● Problem to work on
Can you revise the entries below so that every "camera" becomes "viewer" and nothing else changes?
----------
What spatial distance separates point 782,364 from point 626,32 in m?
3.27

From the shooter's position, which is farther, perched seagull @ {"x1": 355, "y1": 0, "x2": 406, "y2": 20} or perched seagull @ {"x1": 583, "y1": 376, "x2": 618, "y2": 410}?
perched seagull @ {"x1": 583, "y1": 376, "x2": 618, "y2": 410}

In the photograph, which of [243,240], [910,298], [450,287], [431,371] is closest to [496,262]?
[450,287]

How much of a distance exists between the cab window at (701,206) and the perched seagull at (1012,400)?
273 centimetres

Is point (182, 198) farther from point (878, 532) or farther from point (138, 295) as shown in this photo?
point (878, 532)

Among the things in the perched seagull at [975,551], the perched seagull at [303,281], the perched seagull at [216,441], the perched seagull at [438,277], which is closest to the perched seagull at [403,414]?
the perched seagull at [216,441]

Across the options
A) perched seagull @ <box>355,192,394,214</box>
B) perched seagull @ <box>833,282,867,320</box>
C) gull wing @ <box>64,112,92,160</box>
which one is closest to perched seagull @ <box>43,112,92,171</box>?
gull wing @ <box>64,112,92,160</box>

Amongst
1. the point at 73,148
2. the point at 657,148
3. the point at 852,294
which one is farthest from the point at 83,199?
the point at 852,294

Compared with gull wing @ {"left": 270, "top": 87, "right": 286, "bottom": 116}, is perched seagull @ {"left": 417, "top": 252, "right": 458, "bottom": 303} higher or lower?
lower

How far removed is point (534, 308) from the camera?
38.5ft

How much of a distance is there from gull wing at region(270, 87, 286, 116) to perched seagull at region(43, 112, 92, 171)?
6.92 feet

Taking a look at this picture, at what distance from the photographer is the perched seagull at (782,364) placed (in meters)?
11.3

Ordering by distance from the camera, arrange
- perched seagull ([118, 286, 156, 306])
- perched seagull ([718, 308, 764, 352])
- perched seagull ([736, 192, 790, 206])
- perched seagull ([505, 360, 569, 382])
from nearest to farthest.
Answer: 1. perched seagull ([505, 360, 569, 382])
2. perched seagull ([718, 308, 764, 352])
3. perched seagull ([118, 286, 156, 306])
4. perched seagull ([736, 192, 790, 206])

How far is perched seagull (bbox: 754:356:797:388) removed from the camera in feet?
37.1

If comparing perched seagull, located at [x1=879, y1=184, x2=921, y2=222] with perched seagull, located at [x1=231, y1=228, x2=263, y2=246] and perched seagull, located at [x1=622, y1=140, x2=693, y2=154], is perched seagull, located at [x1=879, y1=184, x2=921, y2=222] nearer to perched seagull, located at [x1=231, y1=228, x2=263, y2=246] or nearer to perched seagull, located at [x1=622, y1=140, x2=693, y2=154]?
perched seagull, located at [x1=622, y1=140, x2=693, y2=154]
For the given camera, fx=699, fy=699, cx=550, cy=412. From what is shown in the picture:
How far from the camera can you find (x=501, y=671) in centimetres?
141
----------
● Result below
What spatial distance separates point 782,364 from point 626,32 in m?
3.27

From the shooter's position, which is farther, perched seagull @ {"x1": 355, "y1": 0, "x2": 406, "y2": 20} or perched seagull @ {"x1": 583, "y1": 376, "x2": 618, "y2": 410}?
perched seagull @ {"x1": 583, "y1": 376, "x2": 618, "y2": 410}

In the photograph, which of [243,240], [910,298], [450,287], [431,371] is closest to [496,262]?
[450,287]

How much of a distance exists between the cab window at (701,206) and the perched seagull at (1012,400)?
273 centimetres

Is point (182, 198) farther from point (878, 532) or farther from point (138, 295) as shown in this photo?
point (878, 532)

Among the things in the perched seagull at [975,551], the perched seagull at [303,281], the perched seagull at [216,441], the perched seagull at [438,277], which is closest to the perched seagull at [403,414]?
the perched seagull at [216,441]

Across the options
A) perched seagull @ <box>355,192,394,214</box>
B) perched seagull @ <box>833,282,867,320</box>
C) gull wing @ <box>64,112,92,160</box>
which one is closest to perched seagull @ <box>43,112,92,171</box>?
gull wing @ <box>64,112,92,160</box>

Amongst
1. the point at 73,148
2. the point at 657,148
3. the point at 852,294
which one is farthest from the point at 83,199?
the point at 852,294

Compared with gull wing @ {"left": 270, "top": 87, "right": 286, "bottom": 116}, is perched seagull @ {"left": 417, "top": 252, "right": 458, "bottom": 303} higher or lower?
lower

How far removed is point (534, 308) from the viewer?
38.5ft

How much of a distance is there from gull wing at region(270, 87, 286, 116) to perched seagull at region(43, 112, 92, 171)?
6.92 feet

Taking a look at this picture, at what distance from the photographer is the perched seagull at (782,364) placed (in meters)?
11.3

Ordering by distance from the viewer, arrange
- perched seagull ([118, 286, 156, 306])
- perched seagull ([718, 308, 764, 352])
- perched seagull ([736, 192, 790, 206])
- perched seagull ([505, 360, 569, 382])
from nearest to farthest.
Answer: 1. perched seagull ([505, 360, 569, 382])
2. perched seagull ([718, 308, 764, 352])
3. perched seagull ([118, 286, 156, 306])
4. perched seagull ([736, 192, 790, 206])

How far is perched seagull (bbox: 754:356:797:388) removed from the viewer in feet?
37.1

If comparing perched seagull, located at [x1=879, y1=184, x2=921, y2=222] with perched seagull, located at [x1=231, y1=228, x2=263, y2=246] and perched seagull, located at [x1=622, y1=140, x2=693, y2=154], is perched seagull, located at [x1=879, y1=184, x2=921, y2=222] nearer to perched seagull, located at [x1=231, y1=228, x2=263, y2=246] or nearer to perched seagull, located at [x1=622, y1=140, x2=693, y2=154]?
perched seagull, located at [x1=622, y1=140, x2=693, y2=154]
For the given viewer, fx=699, fy=699, cx=550, cy=412. From what is shown in the picture:
How far from the viewer can you find (x=501, y=671) in centimetres?
141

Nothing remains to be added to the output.